* [原文摘录]:
Java8实战-函数式数据处理-分支/合并框架与Spliterator

本文链接：https://blog.csdn.net/weixin_42872138/article/details/131984776

分支/合并框架的目的是以递归方式将可以并行的任务拆分成更小的任务，然后将每个子任务的结果合并起来生成整体结果。它是ExecutorService接口的一个实现，它把子任务分配给线程池(称为ForkJoinPool)中的工作线程。

一. RecursiveTask

想要把任务提交到ForkJoinPool池，必须创建RecursiveTask的一个子类，其中R是并行化任务(以及所有子任务)产生的结果类型，或者如果任务不返回结果，则是RecursiveAction类型。要定义RecursiveTask，只需实现它唯一的抽象方法compute,源码如下:

package java.util.concurrent;

/**
 * A recursive result-bearing {@link ForkJoinTask}.
 *
 * <p>For a classic example, here is a task computing Fibonacci numbers:
 *
 *  <pre> {@code
 * class Fibonacci extends RecursiveTask<Integer> {
 *   final int n;
 *   Fibonacci(int n) { this.n = n; }
 *   Integer compute() {
 *     if (n <= 1)
 *       return n;
 *     Fibonacci f1 = new Fibonacci(n - 1);
 *     f1.fork();
 *     Fibonacci f2 = new Fibonacci(n - 2);
 *     return f2.compute() + f1.join();
 *   }
 * }}</pre>
 *
 * However, besides being a dumb way to compute Fibonacci functions
 * (there is a simple fast linear algorithm that you'd use in
 * practice), this is likely to perform poorly because the smallest
 * subtasks are too small to be worthwhile splitting up. Instead, as
 * is the case for nearly all fork/join applications, you'd pick some
 * minimum granularity size (for example 10 here) for which you always
 * sequentially solve rather than subdividing.
 *
 * @since 1.7
 * @author Doug Lea
 */
public abstract class RecursiveTask<V> extends ForkJoinTask<V> {
    private static final long serialVersionUID = 5232453952276485270L;

    /**
     * The result of the computation.
     */
    V result;

    /**
     * The main computation performed by this task.

* [所附各行]:
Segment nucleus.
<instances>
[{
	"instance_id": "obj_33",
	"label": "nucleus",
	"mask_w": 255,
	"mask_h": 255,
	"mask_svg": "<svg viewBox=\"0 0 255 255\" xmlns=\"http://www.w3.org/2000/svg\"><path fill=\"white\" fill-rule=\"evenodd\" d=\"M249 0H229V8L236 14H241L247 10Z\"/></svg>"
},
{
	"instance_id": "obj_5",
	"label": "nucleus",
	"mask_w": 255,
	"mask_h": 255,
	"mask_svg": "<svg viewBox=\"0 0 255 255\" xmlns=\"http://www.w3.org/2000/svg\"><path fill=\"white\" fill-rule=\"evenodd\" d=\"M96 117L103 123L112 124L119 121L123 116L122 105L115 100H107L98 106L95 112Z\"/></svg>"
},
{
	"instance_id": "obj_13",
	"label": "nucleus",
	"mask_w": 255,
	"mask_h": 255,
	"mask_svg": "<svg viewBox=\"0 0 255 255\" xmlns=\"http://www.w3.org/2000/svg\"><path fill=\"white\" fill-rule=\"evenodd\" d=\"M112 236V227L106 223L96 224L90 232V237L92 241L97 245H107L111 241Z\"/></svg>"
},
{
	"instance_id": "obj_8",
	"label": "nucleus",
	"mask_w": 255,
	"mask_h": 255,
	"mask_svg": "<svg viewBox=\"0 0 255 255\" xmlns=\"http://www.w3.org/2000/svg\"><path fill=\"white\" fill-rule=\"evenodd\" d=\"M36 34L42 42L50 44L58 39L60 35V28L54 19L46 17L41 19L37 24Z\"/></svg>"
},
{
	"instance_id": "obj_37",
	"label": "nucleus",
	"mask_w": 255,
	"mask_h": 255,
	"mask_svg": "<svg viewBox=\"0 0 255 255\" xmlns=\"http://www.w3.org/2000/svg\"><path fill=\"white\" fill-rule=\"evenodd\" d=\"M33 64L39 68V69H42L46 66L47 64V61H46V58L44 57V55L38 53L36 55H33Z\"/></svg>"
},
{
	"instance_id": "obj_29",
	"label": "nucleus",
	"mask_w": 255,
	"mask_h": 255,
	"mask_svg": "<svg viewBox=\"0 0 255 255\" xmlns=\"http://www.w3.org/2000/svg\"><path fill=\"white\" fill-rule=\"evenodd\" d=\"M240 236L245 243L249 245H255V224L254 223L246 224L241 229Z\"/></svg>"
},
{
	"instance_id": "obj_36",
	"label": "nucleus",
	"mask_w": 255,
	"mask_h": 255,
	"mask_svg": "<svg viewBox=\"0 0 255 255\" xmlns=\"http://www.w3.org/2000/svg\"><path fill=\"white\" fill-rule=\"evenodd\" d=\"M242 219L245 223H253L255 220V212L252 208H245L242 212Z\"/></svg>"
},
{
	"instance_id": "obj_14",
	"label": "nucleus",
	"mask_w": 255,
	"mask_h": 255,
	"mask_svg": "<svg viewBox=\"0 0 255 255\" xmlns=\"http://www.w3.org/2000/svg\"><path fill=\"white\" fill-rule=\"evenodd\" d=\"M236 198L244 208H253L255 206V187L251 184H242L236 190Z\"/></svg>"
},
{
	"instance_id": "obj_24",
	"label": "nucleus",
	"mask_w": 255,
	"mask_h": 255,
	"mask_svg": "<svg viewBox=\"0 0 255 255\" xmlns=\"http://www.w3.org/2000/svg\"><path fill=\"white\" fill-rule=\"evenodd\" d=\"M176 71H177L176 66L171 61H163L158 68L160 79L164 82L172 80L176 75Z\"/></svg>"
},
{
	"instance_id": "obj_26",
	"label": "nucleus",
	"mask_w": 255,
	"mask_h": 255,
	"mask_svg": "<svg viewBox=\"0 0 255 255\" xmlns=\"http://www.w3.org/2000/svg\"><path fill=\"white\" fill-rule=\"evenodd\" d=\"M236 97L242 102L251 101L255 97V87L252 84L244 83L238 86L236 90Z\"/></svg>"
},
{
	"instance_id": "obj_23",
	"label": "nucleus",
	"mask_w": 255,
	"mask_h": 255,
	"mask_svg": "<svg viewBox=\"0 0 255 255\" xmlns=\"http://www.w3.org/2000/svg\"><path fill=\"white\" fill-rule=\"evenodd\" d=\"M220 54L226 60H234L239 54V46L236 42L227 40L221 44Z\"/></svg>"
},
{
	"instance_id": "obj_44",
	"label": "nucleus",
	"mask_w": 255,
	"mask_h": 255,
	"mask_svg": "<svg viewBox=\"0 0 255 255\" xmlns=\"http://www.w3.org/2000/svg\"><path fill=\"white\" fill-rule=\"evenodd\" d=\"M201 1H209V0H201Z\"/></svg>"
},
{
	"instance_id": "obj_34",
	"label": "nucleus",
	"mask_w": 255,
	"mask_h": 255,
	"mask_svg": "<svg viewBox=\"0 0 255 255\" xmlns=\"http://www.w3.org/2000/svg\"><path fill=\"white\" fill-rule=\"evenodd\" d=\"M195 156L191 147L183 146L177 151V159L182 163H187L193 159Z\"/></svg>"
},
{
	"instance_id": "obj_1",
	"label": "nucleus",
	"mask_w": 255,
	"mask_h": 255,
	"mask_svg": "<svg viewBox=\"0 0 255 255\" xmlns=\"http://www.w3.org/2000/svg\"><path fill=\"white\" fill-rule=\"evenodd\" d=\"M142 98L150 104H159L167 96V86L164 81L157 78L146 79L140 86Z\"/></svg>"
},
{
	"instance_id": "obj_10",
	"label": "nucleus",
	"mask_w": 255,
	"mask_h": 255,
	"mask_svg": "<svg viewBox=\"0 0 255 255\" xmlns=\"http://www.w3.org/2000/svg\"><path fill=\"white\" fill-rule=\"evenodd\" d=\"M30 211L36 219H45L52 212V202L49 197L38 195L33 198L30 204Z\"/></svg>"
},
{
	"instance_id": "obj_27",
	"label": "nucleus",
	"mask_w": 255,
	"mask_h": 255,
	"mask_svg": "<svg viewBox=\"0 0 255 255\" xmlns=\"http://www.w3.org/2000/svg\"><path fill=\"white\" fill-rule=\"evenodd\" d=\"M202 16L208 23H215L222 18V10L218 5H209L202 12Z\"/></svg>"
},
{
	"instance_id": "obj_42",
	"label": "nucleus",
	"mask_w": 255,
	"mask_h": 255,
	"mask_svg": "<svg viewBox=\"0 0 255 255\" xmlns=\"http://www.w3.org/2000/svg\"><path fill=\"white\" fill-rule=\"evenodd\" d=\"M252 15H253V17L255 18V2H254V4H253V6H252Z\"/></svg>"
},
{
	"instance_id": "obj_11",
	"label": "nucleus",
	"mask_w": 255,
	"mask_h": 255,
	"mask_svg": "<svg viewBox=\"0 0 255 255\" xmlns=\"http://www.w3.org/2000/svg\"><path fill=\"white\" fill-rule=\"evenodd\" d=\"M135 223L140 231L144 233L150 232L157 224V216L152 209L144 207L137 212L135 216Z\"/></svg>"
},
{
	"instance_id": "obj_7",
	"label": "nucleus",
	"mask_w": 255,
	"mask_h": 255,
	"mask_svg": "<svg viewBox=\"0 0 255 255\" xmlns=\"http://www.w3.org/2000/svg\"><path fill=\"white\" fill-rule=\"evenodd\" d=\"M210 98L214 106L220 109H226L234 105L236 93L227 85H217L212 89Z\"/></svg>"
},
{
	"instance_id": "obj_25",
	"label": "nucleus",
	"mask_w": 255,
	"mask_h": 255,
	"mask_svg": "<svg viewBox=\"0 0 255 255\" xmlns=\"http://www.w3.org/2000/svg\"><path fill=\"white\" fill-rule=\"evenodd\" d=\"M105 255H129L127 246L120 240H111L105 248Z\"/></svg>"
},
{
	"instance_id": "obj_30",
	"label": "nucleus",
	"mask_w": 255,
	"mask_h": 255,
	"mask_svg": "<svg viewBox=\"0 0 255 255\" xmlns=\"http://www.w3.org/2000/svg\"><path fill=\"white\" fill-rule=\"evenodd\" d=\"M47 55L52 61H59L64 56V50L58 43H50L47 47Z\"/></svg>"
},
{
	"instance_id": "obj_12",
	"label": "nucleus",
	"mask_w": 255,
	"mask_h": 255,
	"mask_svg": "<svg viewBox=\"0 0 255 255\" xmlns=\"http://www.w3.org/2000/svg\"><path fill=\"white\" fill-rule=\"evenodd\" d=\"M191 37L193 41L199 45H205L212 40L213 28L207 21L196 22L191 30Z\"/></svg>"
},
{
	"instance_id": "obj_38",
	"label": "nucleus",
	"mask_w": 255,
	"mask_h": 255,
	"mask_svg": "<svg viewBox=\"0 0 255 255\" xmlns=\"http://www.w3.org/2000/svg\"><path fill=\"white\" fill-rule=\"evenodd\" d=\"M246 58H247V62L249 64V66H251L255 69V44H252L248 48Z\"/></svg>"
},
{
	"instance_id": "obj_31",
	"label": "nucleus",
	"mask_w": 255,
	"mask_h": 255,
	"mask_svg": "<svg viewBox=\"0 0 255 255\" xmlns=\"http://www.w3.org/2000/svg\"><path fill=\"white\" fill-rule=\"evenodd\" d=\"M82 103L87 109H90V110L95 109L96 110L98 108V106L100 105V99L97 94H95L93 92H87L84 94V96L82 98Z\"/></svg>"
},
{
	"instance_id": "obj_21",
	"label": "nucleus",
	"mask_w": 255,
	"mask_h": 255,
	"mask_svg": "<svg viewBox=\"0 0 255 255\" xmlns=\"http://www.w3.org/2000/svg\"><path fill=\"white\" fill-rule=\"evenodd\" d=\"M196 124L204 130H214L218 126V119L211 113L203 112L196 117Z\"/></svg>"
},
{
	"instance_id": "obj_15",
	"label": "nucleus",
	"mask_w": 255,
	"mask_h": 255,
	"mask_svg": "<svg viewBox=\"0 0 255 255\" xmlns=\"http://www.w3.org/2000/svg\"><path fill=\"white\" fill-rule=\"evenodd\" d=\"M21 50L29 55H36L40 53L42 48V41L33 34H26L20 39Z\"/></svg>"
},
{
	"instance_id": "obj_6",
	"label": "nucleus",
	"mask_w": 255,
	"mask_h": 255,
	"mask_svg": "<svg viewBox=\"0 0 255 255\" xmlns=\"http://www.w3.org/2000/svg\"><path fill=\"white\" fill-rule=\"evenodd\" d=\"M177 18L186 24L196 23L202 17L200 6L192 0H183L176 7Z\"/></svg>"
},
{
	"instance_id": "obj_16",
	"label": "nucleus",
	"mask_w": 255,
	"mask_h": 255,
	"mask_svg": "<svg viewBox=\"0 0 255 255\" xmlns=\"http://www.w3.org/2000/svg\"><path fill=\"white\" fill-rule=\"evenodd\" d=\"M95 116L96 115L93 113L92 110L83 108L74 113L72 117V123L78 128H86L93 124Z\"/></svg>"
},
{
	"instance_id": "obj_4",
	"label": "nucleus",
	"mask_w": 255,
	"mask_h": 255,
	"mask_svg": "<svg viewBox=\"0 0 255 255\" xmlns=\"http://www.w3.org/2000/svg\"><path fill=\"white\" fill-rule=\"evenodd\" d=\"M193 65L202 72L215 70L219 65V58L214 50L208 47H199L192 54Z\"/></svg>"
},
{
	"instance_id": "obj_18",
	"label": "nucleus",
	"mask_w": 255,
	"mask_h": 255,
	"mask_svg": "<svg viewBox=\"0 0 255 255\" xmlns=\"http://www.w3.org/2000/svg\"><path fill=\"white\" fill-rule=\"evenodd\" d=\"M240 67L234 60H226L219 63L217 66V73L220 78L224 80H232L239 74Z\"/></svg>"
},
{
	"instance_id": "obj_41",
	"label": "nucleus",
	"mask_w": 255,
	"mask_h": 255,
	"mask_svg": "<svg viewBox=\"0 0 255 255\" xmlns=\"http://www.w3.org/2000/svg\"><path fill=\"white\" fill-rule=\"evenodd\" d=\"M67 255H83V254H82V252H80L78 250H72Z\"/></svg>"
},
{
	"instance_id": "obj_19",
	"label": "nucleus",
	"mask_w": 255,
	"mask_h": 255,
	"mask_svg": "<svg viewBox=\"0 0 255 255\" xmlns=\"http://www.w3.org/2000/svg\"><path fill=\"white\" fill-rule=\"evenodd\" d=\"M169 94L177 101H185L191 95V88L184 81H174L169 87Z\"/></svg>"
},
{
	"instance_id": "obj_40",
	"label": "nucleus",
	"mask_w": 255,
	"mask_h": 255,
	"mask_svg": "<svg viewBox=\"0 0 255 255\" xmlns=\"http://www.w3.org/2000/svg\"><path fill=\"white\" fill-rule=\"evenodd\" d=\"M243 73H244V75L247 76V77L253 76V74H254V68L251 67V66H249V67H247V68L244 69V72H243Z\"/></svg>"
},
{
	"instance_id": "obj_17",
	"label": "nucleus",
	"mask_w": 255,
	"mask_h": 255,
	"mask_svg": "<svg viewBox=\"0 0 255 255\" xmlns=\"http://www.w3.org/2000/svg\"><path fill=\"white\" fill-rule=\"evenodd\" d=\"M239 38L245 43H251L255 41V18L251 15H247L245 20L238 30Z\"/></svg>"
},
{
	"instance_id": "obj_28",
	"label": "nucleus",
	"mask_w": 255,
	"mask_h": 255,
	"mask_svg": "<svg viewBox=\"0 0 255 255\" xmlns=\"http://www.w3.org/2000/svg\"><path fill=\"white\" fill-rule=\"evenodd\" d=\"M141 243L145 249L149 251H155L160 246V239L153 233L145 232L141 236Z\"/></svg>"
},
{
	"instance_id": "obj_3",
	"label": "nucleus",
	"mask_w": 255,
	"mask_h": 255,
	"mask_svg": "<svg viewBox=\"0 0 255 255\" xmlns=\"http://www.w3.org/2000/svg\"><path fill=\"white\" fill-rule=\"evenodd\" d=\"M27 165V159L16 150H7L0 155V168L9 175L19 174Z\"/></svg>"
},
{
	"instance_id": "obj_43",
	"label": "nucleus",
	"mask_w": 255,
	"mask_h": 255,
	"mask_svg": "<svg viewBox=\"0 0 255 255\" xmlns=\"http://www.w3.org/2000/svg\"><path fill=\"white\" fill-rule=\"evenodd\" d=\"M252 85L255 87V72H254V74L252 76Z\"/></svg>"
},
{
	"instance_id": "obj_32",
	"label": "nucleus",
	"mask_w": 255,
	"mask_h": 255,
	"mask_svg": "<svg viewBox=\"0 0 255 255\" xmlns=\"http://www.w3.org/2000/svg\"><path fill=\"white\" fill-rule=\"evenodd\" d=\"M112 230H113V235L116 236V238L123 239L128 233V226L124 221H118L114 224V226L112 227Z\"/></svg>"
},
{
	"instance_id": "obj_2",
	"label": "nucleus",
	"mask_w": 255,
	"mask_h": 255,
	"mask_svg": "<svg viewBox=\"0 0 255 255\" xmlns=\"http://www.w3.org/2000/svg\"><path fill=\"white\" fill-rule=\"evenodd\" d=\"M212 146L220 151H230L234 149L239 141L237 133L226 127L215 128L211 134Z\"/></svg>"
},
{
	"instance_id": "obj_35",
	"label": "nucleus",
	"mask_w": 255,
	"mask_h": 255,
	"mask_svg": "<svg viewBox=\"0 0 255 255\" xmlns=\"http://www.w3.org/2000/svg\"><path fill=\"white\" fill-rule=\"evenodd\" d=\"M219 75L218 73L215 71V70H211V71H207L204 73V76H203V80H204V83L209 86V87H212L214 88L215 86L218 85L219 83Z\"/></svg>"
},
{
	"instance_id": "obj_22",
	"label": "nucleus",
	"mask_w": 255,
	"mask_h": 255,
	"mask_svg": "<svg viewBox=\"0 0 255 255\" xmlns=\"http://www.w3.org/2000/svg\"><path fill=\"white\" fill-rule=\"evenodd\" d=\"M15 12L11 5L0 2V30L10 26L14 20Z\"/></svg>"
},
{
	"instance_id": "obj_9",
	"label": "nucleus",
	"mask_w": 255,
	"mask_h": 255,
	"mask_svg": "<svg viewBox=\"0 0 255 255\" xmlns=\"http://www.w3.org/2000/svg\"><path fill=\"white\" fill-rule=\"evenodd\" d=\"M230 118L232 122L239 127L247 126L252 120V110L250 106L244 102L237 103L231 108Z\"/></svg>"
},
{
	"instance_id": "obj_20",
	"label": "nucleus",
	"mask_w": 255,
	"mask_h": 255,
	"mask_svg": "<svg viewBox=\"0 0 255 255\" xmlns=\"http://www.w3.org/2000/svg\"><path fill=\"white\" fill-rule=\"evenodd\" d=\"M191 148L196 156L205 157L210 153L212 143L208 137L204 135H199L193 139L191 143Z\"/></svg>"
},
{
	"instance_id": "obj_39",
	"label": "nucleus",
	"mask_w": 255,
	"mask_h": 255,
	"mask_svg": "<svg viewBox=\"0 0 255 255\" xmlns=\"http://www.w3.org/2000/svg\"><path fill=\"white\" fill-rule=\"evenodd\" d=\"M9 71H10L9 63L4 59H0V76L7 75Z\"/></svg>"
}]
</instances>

* [任务目标]: 请逐字誊录介绍分支/合并框架的原文摘录中，从“本文链接：https://b”起至“inPool)中的工作线程。”止的这一段。

* [完整输出]:
本文链接：https://blog.csdn.net/weixin_42872138/article/details/131984776

分支/合并框架的目的是以递归方式将可以并行的任务拆分成更小的任务，然后将每个子任务的结果合并起来生成整体结果。它是ExecutorService接口的一个实现，它把子任务分配给线程池(称为ForkJoinPool)中的工作线程。